> [Aim of the exercise]: The whole listing below should be retyped exactly, without any images.

> [Available records]:
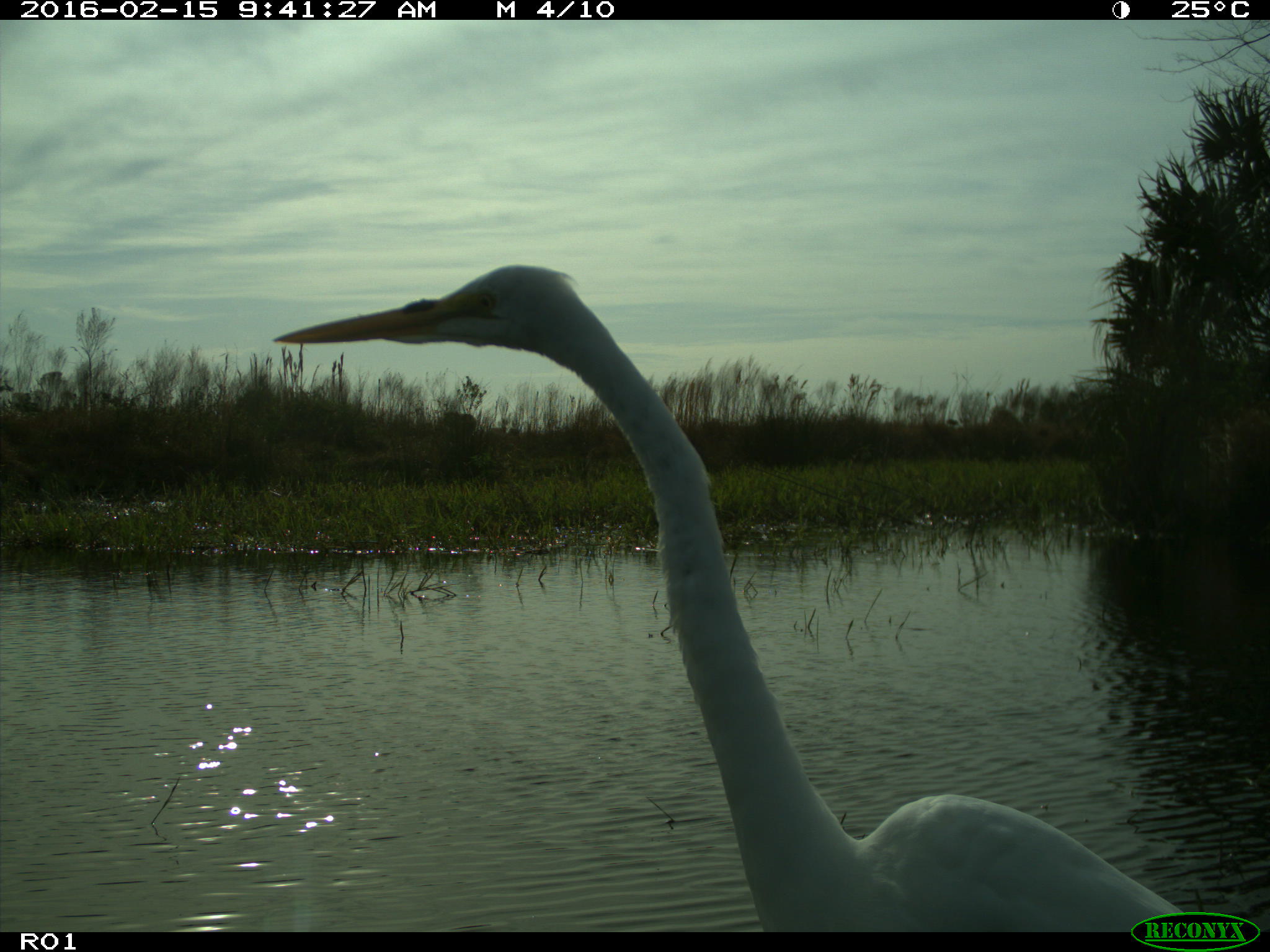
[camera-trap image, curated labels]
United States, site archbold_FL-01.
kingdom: Animalia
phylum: Chordata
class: Aves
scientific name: Aves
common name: birds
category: unidentified bird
Unidentified bird (birds) (Aves).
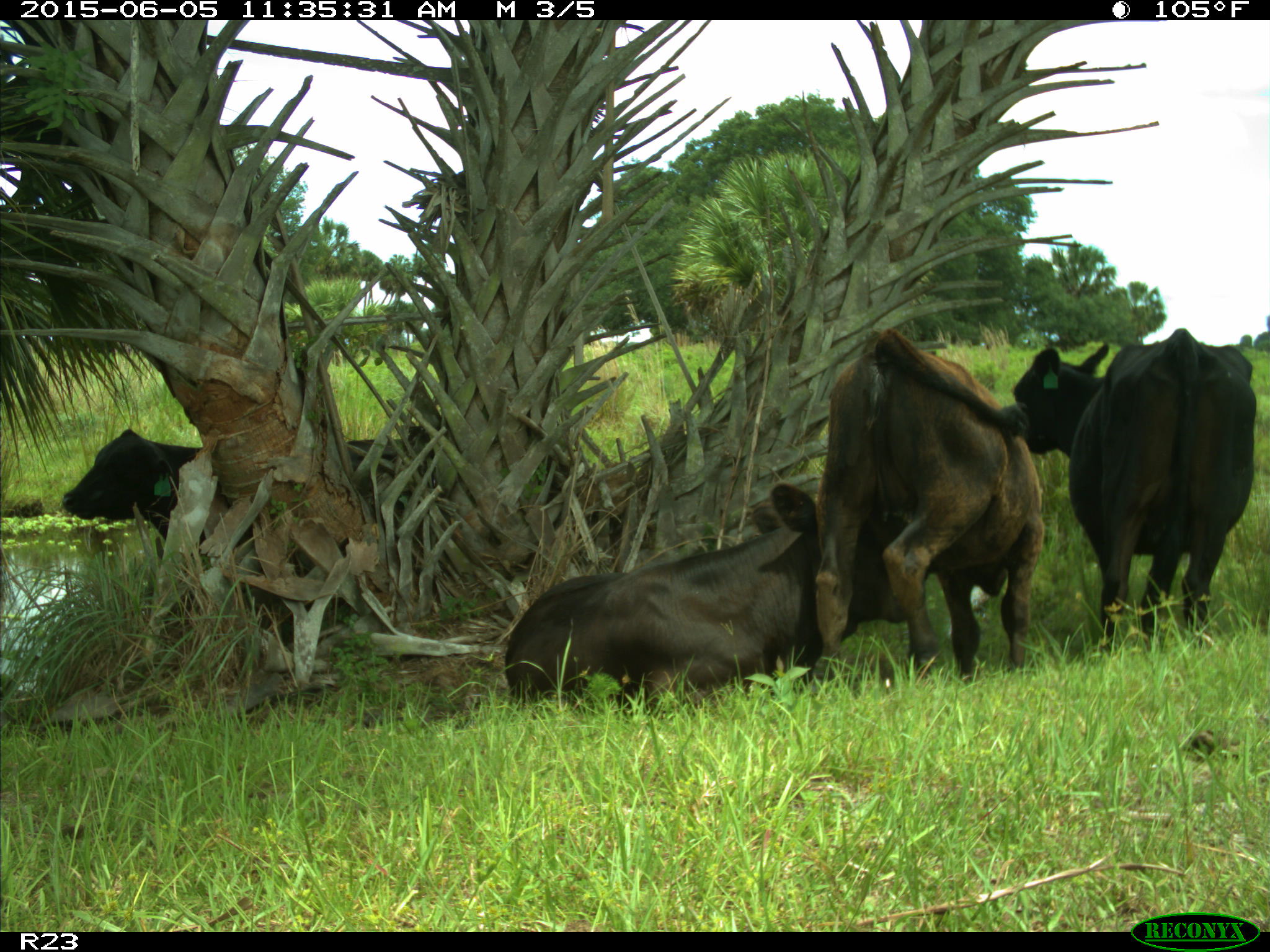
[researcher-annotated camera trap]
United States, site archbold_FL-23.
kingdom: Animalia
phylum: Chordata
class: Mammalia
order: Artiodactyla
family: Bovidae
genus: Bos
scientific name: Bos taurus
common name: domestic cow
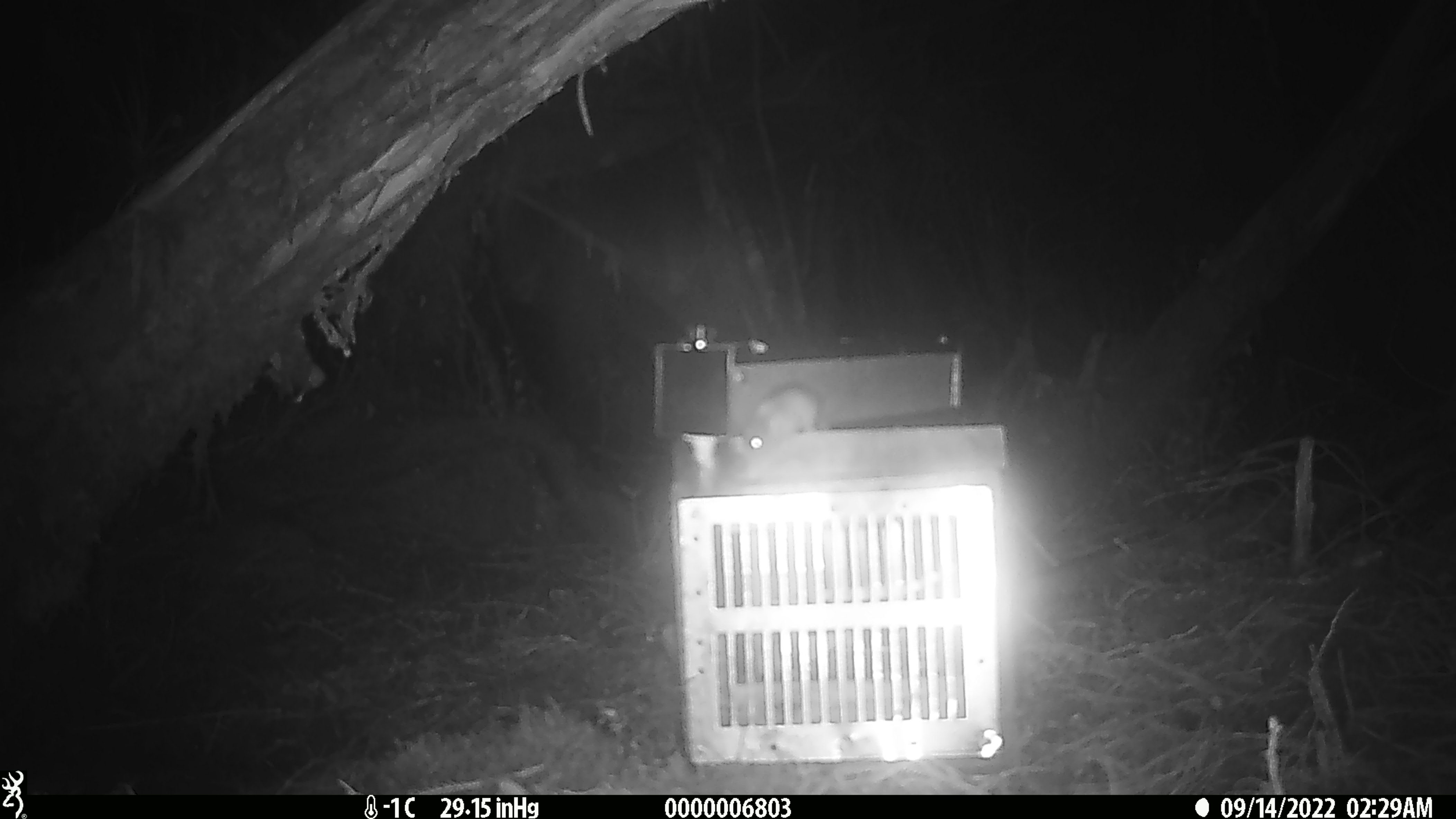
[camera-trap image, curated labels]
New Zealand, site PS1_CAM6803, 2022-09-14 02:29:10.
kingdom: Animalia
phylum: Chordata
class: Mammalia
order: Rodentia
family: Muridae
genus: Mus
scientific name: Mus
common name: mouse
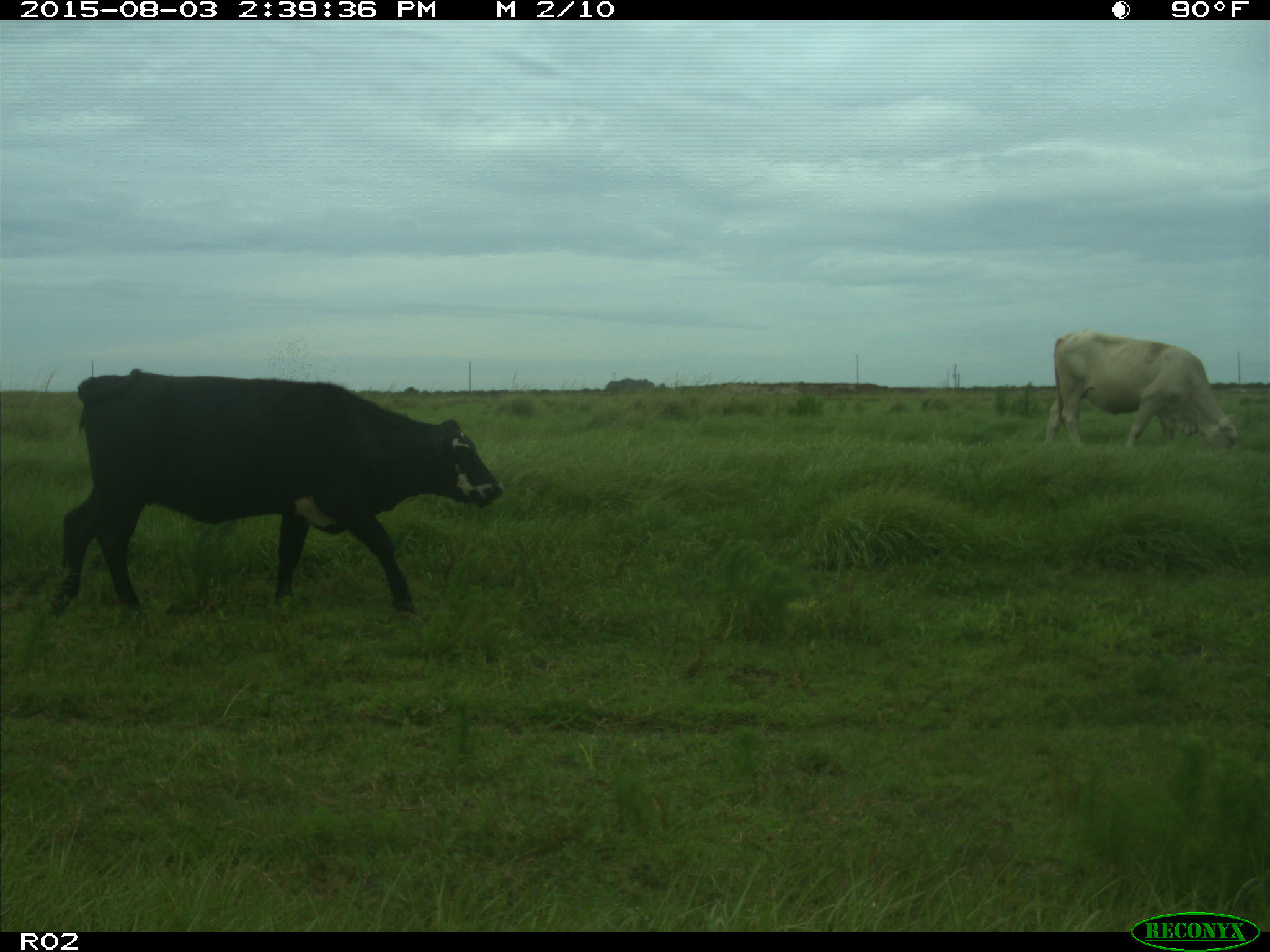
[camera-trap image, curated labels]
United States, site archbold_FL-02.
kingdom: Animalia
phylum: Chordata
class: Mammalia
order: Artiodactyla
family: Bovidae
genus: Bos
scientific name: Bos taurus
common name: domestic cow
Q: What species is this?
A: Bos taurus (domestic cow).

> [Response box]:
[camera-trap image, curated labels]
United States, site archbold_FL-01.
kingdom: Animalia
phylum: Chordata
class: Aves
scientific name: Aves
common name: birds
category: unidentified bird
Unidentified bird (birds) (Aves).
[researcher-annotated camera trap]
United States, site archbold_FL-23.
kingdom: Animalia
phylum: Chordata
class: Mammalia
order: Artiodactyla
family: Bovidae
genus: Bos
scientific name: Bos taurus
common name: domestic cow
[camera-trap image, curated labels]
New Zealand, site PS1_CAM6803, 2022-09-14 02:29:10.
kingdom: Animalia
phylum: Chordata
class: Mammalia
order: Rodentia
family: Muridae
genus: Mus
scientific name: Mus
common name: mouse
[camera-trap image, curated labels]
United States, site archbold_FL-02.
kingdom: Animalia
phylum: Chordata
class: Mammalia
order: Artiodactyla
family: Bovidae
genus: Bos
scientific name: Bos taurus
common name: domestic cow
Q: What species is this?
A: Bos taurus (domestic cow).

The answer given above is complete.